Voraussetzung für Energy Sharing ist, dass Anlagenbesitzer einen Energieliefervertrag abgeschlossen haben. Darin muss der Preis vereinbart werden, auch wenn dieser null Euro beträgt.

Auch Betreiber und die Personen, die den Strom nutzen, müssen einen gemeinsamen Vertrag abschließen. Außerdem müssen die Haushalte, in denen der Strom genutzt oder von denen Strom abgegeben werden soll, mit Smart Metern ausgestattet sein.

In Zeiten, in denen die Anlage zu wenig oder keinen Strom liefert, werden die Stromnutzer über einen selbst gewählten Lieferanten versorgt. Verbraucher, die die neue Regelung nutzen wollen, haben also künftig zwei Lieferverträge: einen für PV-Strom über Energy Sharing und einen für den Reststrom.

Mietgemeinschaften oder Mehrfamilienhäuser können sich ebenfalls zusammenschließen und gemeinsam Solarstrom nutzen. Wird der Strom nur innerhalb eines Gebäudes ohne Nutzung des „öffentlichen“ Stromnetzes verteilt, fällt das rechtlich allerdings nicht unter Energy Sharing, sondern um eine gemeinschaftliche Gebäudeversorgung. Sie ist schon seit 2024 im Gesetz verankert ist.

So kannst du Solarstrom mit deinen Nachbarn teilen

Auch wenn der Startschuss für das Energy Sharing erst im Sommer 2026 fällt, können Verbraucher sich schon jetzt auf die neue Regelung vorbereiten. Die Verbraucherzentralen haben dazu einige Tipps gesammelt:

  • Über Energy Sharing informieren: Netz- und Messstellenbetreiber können vorab die wichtigsten Infos herausgeben.

  • Smart-Meter installieren: Ein intelligentes Messsystem ist Voraussetzung für die genaue Abrechnung des geteilten Stroms.

  • Solar-Check: PV-Anlagen müssen groß genug sein, um Reserven für das Energy Sharing zu haben.

  • Gemeinschaften bilden: Nachbarn und Freunde sollten das Energy Sharing frühzeitig planen und sich zusammentun.

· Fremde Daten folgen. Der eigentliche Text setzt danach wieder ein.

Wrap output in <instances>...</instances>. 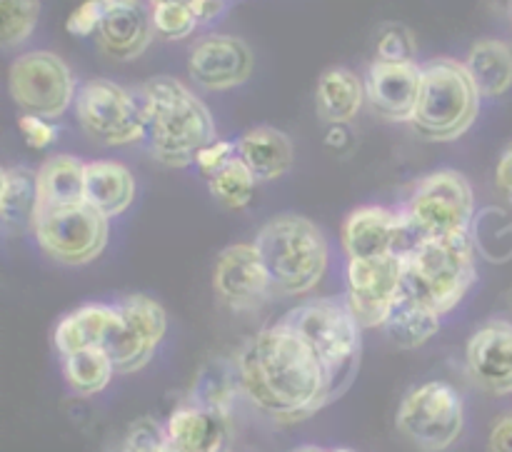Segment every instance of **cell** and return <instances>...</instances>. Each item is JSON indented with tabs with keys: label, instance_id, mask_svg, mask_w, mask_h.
Listing matches in <instances>:
<instances>
[{
	"label": "cell",
	"instance_id": "obj_1",
	"mask_svg": "<svg viewBox=\"0 0 512 452\" xmlns=\"http://www.w3.org/2000/svg\"><path fill=\"white\" fill-rule=\"evenodd\" d=\"M245 398L280 423H295L330 403L328 375L308 343L285 323L270 325L235 355Z\"/></svg>",
	"mask_w": 512,
	"mask_h": 452
},
{
	"label": "cell",
	"instance_id": "obj_2",
	"mask_svg": "<svg viewBox=\"0 0 512 452\" xmlns=\"http://www.w3.org/2000/svg\"><path fill=\"white\" fill-rule=\"evenodd\" d=\"M145 115V143L158 163L185 168L215 143V120L208 105L180 80L158 75L138 90Z\"/></svg>",
	"mask_w": 512,
	"mask_h": 452
},
{
	"label": "cell",
	"instance_id": "obj_3",
	"mask_svg": "<svg viewBox=\"0 0 512 452\" xmlns=\"http://www.w3.org/2000/svg\"><path fill=\"white\" fill-rule=\"evenodd\" d=\"M403 293L433 308L438 315L458 308L475 283V245L470 235L425 238L405 255Z\"/></svg>",
	"mask_w": 512,
	"mask_h": 452
},
{
	"label": "cell",
	"instance_id": "obj_4",
	"mask_svg": "<svg viewBox=\"0 0 512 452\" xmlns=\"http://www.w3.org/2000/svg\"><path fill=\"white\" fill-rule=\"evenodd\" d=\"M280 323L298 333L313 348L328 375L333 403L353 383L360 365V323L345 298H315L293 308Z\"/></svg>",
	"mask_w": 512,
	"mask_h": 452
},
{
	"label": "cell",
	"instance_id": "obj_5",
	"mask_svg": "<svg viewBox=\"0 0 512 452\" xmlns=\"http://www.w3.org/2000/svg\"><path fill=\"white\" fill-rule=\"evenodd\" d=\"M260 258L268 268L273 290L283 295H305L328 270V240L313 220L303 215H278L260 228L255 238Z\"/></svg>",
	"mask_w": 512,
	"mask_h": 452
},
{
	"label": "cell",
	"instance_id": "obj_6",
	"mask_svg": "<svg viewBox=\"0 0 512 452\" xmlns=\"http://www.w3.org/2000/svg\"><path fill=\"white\" fill-rule=\"evenodd\" d=\"M480 110V93L470 80L465 63L435 58L423 65V88L413 128L425 140L450 143L473 128Z\"/></svg>",
	"mask_w": 512,
	"mask_h": 452
},
{
	"label": "cell",
	"instance_id": "obj_7",
	"mask_svg": "<svg viewBox=\"0 0 512 452\" xmlns=\"http://www.w3.org/2000/svg\"><path fill=\"white\" fill-rule=\"evenodd\" d=\"M475 215L473 185L458 170L425 175L403 210L405 223L418 240L470 235Z\"/></svg>",
	"mask_w": 512,
	"mask_h": 452
},
{
	"label": "cell",
	"instance_id": "obj_8",
	"mask_svg": "<svg viewBox=\"0 0 512 452\" xmlns=\"http://www.w3.org/2000/svg\"><path fill=\"white\" fill-rule=\"evenodd\" d=\"M395 425L420 452H443L453 448L463 435V398L450 383L430 380L405 395Z\"/></svg>",
	"mask_w": 512,
	"mask_h": 452
},
{
	"label": "cell",
	"instance_id": "obj_9",
	"mask_svg": "<svg viewBox=\"0 0 512 452\" xmlns=\"http://www.w3.org/2000/svg\"><path fill=\"white\" fill-rule=\"evenodd\" d=\"M75 118L85 133L103 145L145 140V115L138 93L108 78L88 80L75 95Z\"/></svg>",
	"mask_w": 512,
	"mask_h": 452
},
{
	"label": "cell",
	"instance_id": "obj_10",
	"mask_svg": "<svg viewBox=\"0 0 512 452\" xmlns=\"http://www.w3.org/2000/svg\"><path fill=\"white\" fill-rule=\"evenodd\" d=\"M10 95L25 115L55 120L75 105L73 70L50 50H30L13 60L8 75Z\"/></svg>",
	"mask_w": 512,
	"mask_h": 452
},
{
	"label": "cell",
	"instance_id": "obj_11",
	"mask_svg": "<svg viewBox=\"0 0 512 452\" xmlns=\"http://www.w3.org/2000/svg\"><path fill=\"white\" fill-rule=\"evenodd\" d=\"M33 233L50 258L70 268H80L103 255L110 228L108 218L80 203L38 210Z\"/></svg>",
	"mask_w": 512,
	"mask_h": 452
},
{
	"label": "cell",
	"instance_id": "obj_12",
	"mask_svg": "<svg viewBox=\"0 0 512 452\" xmlns=\"http://www.w3.org/2000/svg\"><path fill=\"white\" fill-rule=\"evenodd\" d=\"M403 295L400 255L373 260H348V300L360 328H383L390 310Z\"/></svg>",
	"mask_w": 512,
	"mask_h": 452
},
{
	"label": "cell",
	"instance_id": "obj_13",
	"mask_svg": "<svg viewBox=\"0 0 512 452\" xmlns=\"http://www.w3.org/2000/svg\"><path fill=\"white\" fill-rule=\"evenodd\" d=\"M415 243L420 240L408 228L403 213L378 205L353 210L343 223V248L348 260L405 255Z\"/></svg>",
	"mask_w": 512,
	"mask_h": 452
},
{
	"label": "cell",
	"instance_id": "obj_14",
	"mask_svg": "<svg viewBox=\"0 0 512 452\" xmlns=\"http://www.w3.org/2000/svg\"><path fill=\"white\" fill-rule=\"evenodd\" d=\"M213 288L220 303L233 310H250L268 298L273 280L255 243L228 245L218 255Z\"/></svg>",
	"mask_w": 512,
	"mask_h": 452
},
{
	"label": "cell",
	"instance_id": "obj_15",
	"mask_svg": "<svg viewBox=\"0 0 512 452\" xmlns=\"http://www.w3.org/2000/svg\"><path fill=\"white\" fill-rule=\"evenodd\" d=\"M188 73L200 88L230 90L253 73V50L235 35H205L190 50Z\"/></svg>",
	"mask_w": 512,
	"mask_h": 452
},
{
	"label": "cell",
	"instance_id": "obj_16",
	"mask_svg": "<svg viewBox=\"0 0 512 452\" xmlns=\"http://www.w3.org/2000/svg\"><path fill=\"white\" fill-rule=\"evenodd\" d=\"M423 88V65L378 63L365 75V98L380 118L390 123H413Z\"/></svg>",
	"mask_w": 512,
	"mask_h": 452
},
{
	"label": "cell",
	"instance_id": "obj_17",
	"mask_svg": "<svg viewBox=\"0 0 512 452\" xmlns=\"http://www.w3.org/2000/svg\"><path fill=\"white\" fill-rule=\"evenodd\" d=\"M155 33L153 13L140 0H103L98 38L100 50L113 60H135Z\"/></svg>",
	"mask_w": 512,
	"mask_h": 452
},
{
	"label": "cell",
	"instance_id": "obj_18",
	"mask_svg": "<svg viewBox=\"0 0 512 452\" xmlns=\"http://www.w3.org/2000/svg\"><path fill=\"white\" fill-rule=\"evenodd\" d=\"M470 378L478 388L493 395H512V325H483L465 348Z\"/></svg>",
	"mask_w": 512,
	"mask_h": 452
},
{
	"label": "cell",
	"instance_id": "obj_19",
	"mask_svg": "<svg viewBox=\"0 0 512 452\" xmlns=\"http://www.w3.org/2000/svg\"><path fill=\"white\" fill-rule=\"evenodd\" d=\"M168 438L180 452H230L233 450V423L230 413L205 408L198 403H180L170 413Z\"/></svg>",
	"mask_w": 512,
	"mask_h": 452
},
{
	"label": "cell",
	"instance_id": "obj_20",
	"mask_svg": "<svg viewBox=\"0 0 512 452\" xmlns=\"http://www.w3.org/2000/svg\"><path fill=\"white\" fill-rule=\"evenodd\" d=\"M120 325H123V315H120L118 305L88 303L60 320L58 328H55L53 343L58 348L60 358L88 348L105 350V345L113 340Z\"/></svg>",
	"mask_w": 512,
	"mask_h": 452
},
{
	"label": "cell",
	"instance_id": "obj_21",
	"mask_svg": "<svg viewBox=\"0 0 512 452\" xmlns=\"http://www.w3.org/2000/svg\"><path fill=\"white\" fill-rule=\"evenodd\" d=\"M235 145H238V158L248 165L258 183L278 180L293 168V140L273 125L250 128L248 133L240 135V140H235Z\"/></svg>",
	"mask_w": 512,
	"mask_h": 452
},
{
	"label": "cell",
	"instance_id": "obj_22",
	"mask_svg": "<svg viewBox=\"0 0 512 452\" xmlns=\"http://www.w3.org/2000/svg\"><path fill=\"white\" fill-rule=\"evenodd\" d=\"M135 178L118 160H93L85 168V205L103 218H118L133 205Z\"/></svg>",
	"mask_w": 512,
	"mask_h": 452
},
{
	"label": "cell",
	"instance_id": "obj_23",
	"mask_svg": "<svg viewBox=\"0 0 512 452\" xmlns=\"http://www.w3.org/2000/svg\"><path fill=\"white\" fill-rule=\"evenodd\" d=\"M365 80L350 68H328L318 80V115L330 125H348L365 103Z\"/></svg>",
	"mask_w": 512,
	"mask_h": 452
},
{
	"label": "cell",
	"instance_id": "obj_24",
	"mask_svg": "<svg viewBox=\"0 0 512 452\" xmlns=\"http://www.w3.org/2000/svg\"><path fill=\"white\" fill-rule=\"evenodd\" d=\"M85 168L75 155H53L38 170V210L85 203Z\"/></svg>",
	"mask_w": 512,
	"mask_h": 452
},
{
	"label": "cell",
	"instance_id": "obj_25",
	"mask_svg": "<svg viewBox=\"0 0 512 452\" xmlns=\"http://www.w3.org/2000/svg\"><path fill=\"white\" fill-rule=\"evenodd\" d=\"M465 70L480 98H498L512 88V48L503 40L485 38L470 48Z\"/></svg>",
	"mask_w": 512,
	"mask_h": 452
},
{
	"label": "cell",
	"instance_id": "obj_26",
	"mask_svg": "<svg viewBox=\"0 0 512 452\" xmlns=\"http://www.w3.org/2000/svg\"><path fill=\"white\" fill-rule=\"evenodd\" d=\"M38 205V170L5 168L0 178V218L5 228H33Z\"/></svg>",
	"mask_w": 512,
	"mask_h": 452
},
{
	"label": "cell",
	"instance_id": "obj_27",
	"mask_svg": "<svg viewBox=\"0 0 512 452\" xmlns=\"http://www.w3.org/2000/svg\"><path fill=\"white\" fill-rule=\"evenodd\" d=\"M440 318H443V315L435 313L433 308H428V305H423L420 300L408 298V295L403 293L398 303H395V308L390 310L383 330L395 348L415 350L420 348V345L428 343V340L438 333Z\"/></svg>",
	"mask_w": 512,
	"mask_h": 452
},
{
	"label": "cell",
	"instance_id": "obj_28",
	"mask_svg": "<svg viewBox=\"0 0 512 452\" xmlns=\"http://www.w3.org/2000/svg\"><path fill=\"white\" fill-rule=\"evenodd\" d=\"M238 395H243V390H240L238 365H235V358L233 360L218 358L200 370L188 400L190 403L205 405V408H215V410H225V413H230L233 400L238 398Z\"/></svg>",
	"mask_w": 512,
	"mask_h": 452
},
{
	"label": "cell",
	"instance_id": "obj_29",
	"mask_svg": "<svg viewBox=\"0 0 512 452\" xmlns=\"http://www.w3.org/2000/svg\"><path fill=\"white\" fill-rule=\"evenodd\" d=\"M63 375L73 393L90 398L108 388L115 375V365L103 348H88L63 355Z\"/></svg>",
	"mask_w": 512,
	"mask_h": 452
},
{
	"label": "cell",
	"instance_id": "obj_30",
	"mask_svg": "<svg viewBox=\"0 0 512 452\" xmlns=\"http://www.w3.org/2000/svg\"><path fill=\"white\" fill-rule=\"evenodd\" d=\"M475 253L488 263H508L512 258V218L500 208H485L475 215L470 228Z\"/></svg>",
	"mask_w": 512,
	"mask_h": 452
},
{
	"label": "cell",
	"instance_id": "obj_31",
	"mask_svg": "<svg viewBox=\"0 0 512 452\" xmlns=\"http://www.w3.org/2000/svg\"><path fill=\"white\" fill-rule=\"evenodd\" d=\"M210 193L218 200L220 205L230 210H243L248 208L253 200L255 188H258V178L250 173L248 165L240 158H233L223 170L208 178Z\"/></svg>",
	"mask_w": 512,
	"mask_h": 452
},
{
	"label": "cell",
	"instance_id": "obj_32",
	"mask_svg": "<svg viewBox=\"0 0 512 452\" xmlns=\"http://www.w3.org/2000/svg\"><path fill=\"white\" fill-rule=\"evenodd\" d=\"M118 310L125 323L133 330H138L140 335H145L150 343L158 345L165 338L168 315H165L163 305L158 300L148 298V295H125L118 303Z\"/></svg>",
	"mask_w": 512,
	"mask_h": 452
},
{
	"label": "cell",
	"instance_id": "obj_33",
	"mask_svg": "<svg viewBox=\"0 0 512 452\" xmlns=\"http://www.w3.org/2000/svg\"><path fill=\"white\" fill-rule=\"evenodd\" d=\"M0 15H3V45L13 48L28 40L35 30L40 15V0H0Z\"/></svg>",
	"mask_w": 512,
	"mask_h": 452
},
{
	"label": "cell",
	"instance_id": "obj_34",
	"mask_svg": "<svg viewBox=\"0 0 512 452\" xmlns=\"http://www.w3.org/2000/svg\"><path fill=\"white\" fill-rule=\"evenodd\" d=\"M150 13H153L155 33L163 35L165 40L188 38V35L200 25L198 13H195L193 5L163 3V5H153Z\"/></svg>",
	"mask_w": 512,
	"mask_h": 452
},
{
	"label": "cell",
	"instance_id": "obj_35",
	"mask_svg": "<svg viewBox=\"0 0 512 452\" xmlns=\"http://www.w3.org/2000/svg\"><path fill=\"white\" fill-rule=\"evenodd\" d=\"M418 43L410 28L400 23H390L380 30L378 43H375V60L378 63H415Z\"/></svg>",
	"mask_w": 512,
	"mask_h": 452
},
{
	"label": "cell",
	"instance_id": "obj_36",
	"mask_svg": "<svg viewBox=\"0 0 512 452\" xmlns=\"http://www.w3.org/2000/svg\"><path fill=\"white\" fill-rule=\"evenodd\" d=\"M233 158H238V145L230 143V140H215L208 148L200 150L198 158H195V165H198V170L205 178H213V175L218 173V170H223Z\"/></svg>",
	"mask_w": 512,
	"mask_h": 452
},
{
	"label": "cell",
	"instance_id": "obj_37",
	"mask_svg": "<svg viewBox=\"0 0 512 452\" xmlns=\"http://www.w3.org/2000/svg\"><path fill=\"white\" fill-rule=\"evenodd\" d=\"M100 15H103V0H85V3H80L78 8L68 15L65 28H68V33L75 35V38L95 35L98 33Z\"/></svg>",
	"mask_w": 512,
	"mask_h": 452
},
{
	"label": "cell",
	"instance_id": "obj_38",
	"mask_svg": "<svg viewBox=\"0 0 512 452\" xmlns=\"http://www.w3.org/2000/svg\"><path fill=\"white\" fill-rule=\"evenodd\" d=\"M18 128L23 130L25 140H28V145H33V148H48V145H53L55 140H58V130H55V125H50V120L45 118H38V115H20L18 118Z\"/></svg>",
	"mask_w": 512,
	"mask_h": 452
},
{
	"label": "cell",
	"instance_id": "obj_39",
	"mask_svg": "<svg viewBox=\"0 0 512 452\" xmlns=\"http://www.w3.org/2000/svg\"><path fill=\"white\" fill-rule=\"evenodd\" d=\"M488 452H512V413L500 415L488 435Z\"/></svg>",
	"mask_w": 512,
	"mask_h": 452
},
{
	"label": "cell",
	"instance_id": "obj_40",
	"mask_svg": "<svg viewBox=\"0 0 512 452\" xmlns=\"http://www.w3.org/2000/svg\"><path fill=\"white\" fill-rule=\"evenodd\" d=\"M495 180H498V188L512 200V143L505 148V153L500 155L498 170H495Z\"/></svg>",
	"mask_w": 512,
	"mask_h": 452
},
{
	"label": "cell",
	"instance_id": "obj_41",
	"mask_svg": "<svg viewBox=\"0 0 512 452\" xmlns=\"http://www.w3.org/2000/svg\"><path fill=\"white\" fill-rule=\"evenodd\" d=\"M225 10V0H198L195 5V13H198L200 23H210V20L218 18Z\"/></svg>",
	"mask_w": 512,
	"mask_h": 452
},
{
	"label": "cell",
	"instance_id": "obj_42",
	"mask_svg": "<svg viewBox=\"0 0 512 452\" xmlns=\"http://www.w3.org/2000/svg\"><path fill=\"white\" fill-rule=\"evenodd\" d=\"M163 3H183V5H198V0H150V5H163Z\"/></svg>",
	"mask_w": 512,
	"mask_h": 452
},
{
	"label": "cell",
	"instance_id": "obj_43",
	"mask_svg": "<svg viewBox=\"0 0 512 452\" xmlns=\"http://www.w3.org/2000/svg\"><path fill=\"white\" fill-rule=\"evenodd\" d=\"M108 452H130V450H128V448H125V445H123V443H115V445H113V448H110Z\"/></svg>",
	"mask_w": 512,
	"mask_h": 452
},
{
	"label": "cell",
	"instance_id": "obj_44",
	"mask_svg": "<svg viewBox=\"0 0 512 452\" xmlns=\"http://www.w3.org/2000/svg\"><path fill=\"white\" fill-rule=\"evenodd\" d=\"M295 452H325V450H320V448H300V450H295Z\"/></svg>",
	"mask_w": 512,
	"mask_h": 452
},
{
	"label": "cell",
	"instance_id": "obj_45",
	"mask_svg": "<svg viewBox=\"0 0 512 452\" xmlns=\"http://www.w3.org/2000/svg\"><path fill=\"white\" fill-rule=\"evenodd\" d=\"M163 452H180L178 448H175V445L173 443H168V445H165V450Z\"/></svg>",
	"mask_w": 512,
	"mask_h": 452
},
{
	"label": "cell",
	"instance_id": "obj_46",
	"mask_svg": "<svg viewBox=\"0 0 512 452\" xmlns=\"http://www.w3.org/2000/svg\"><path fill=\"white\" fill-rule=\"evenodd\" d=\"M325 452H353V450H345V448H338V450H325Z\"/></svg>",
	"mask_w": 512,
	"mask_h": 452
},
{
	"label": "cell",
	"instance_id": "obj_47",
	"mask_svg": "<svg viewBox=\"0 0 512 452\" xmlns=\"http://www.w3.org/2000/svg\"><path fill=\"white\" fill-rule=\"evenodd\" d=\"M505 3H508V8H510V15H512V0H505Z\"/></svg>",
	"mask_w": 512,
	"mask_h": 452
}]
</instances>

  • Software-Lösungen prüfen: Besitzer von Solaranlagen können sich frühzeitig an Dienstleister wenden, die Apps zur Verwaltung und Abrechnung von Stromgemeinschaften bieten.

Mit dem Energy Sharing tritt ab Sommer 2026 eine neue Regelung in Kraft, die nicht nur die Nutzung von sauberem Strom, sondern auch das nachbarschaftliche Verhältnis fördert.

Da das öffentliche Netz angezapft wird, fallen zwar weiterhin Netzentgelte und Steuern an, doch die Befreiung von vielen Pflichten klassischer Stromlieferanten macht das Modell zu einer echten Alternative.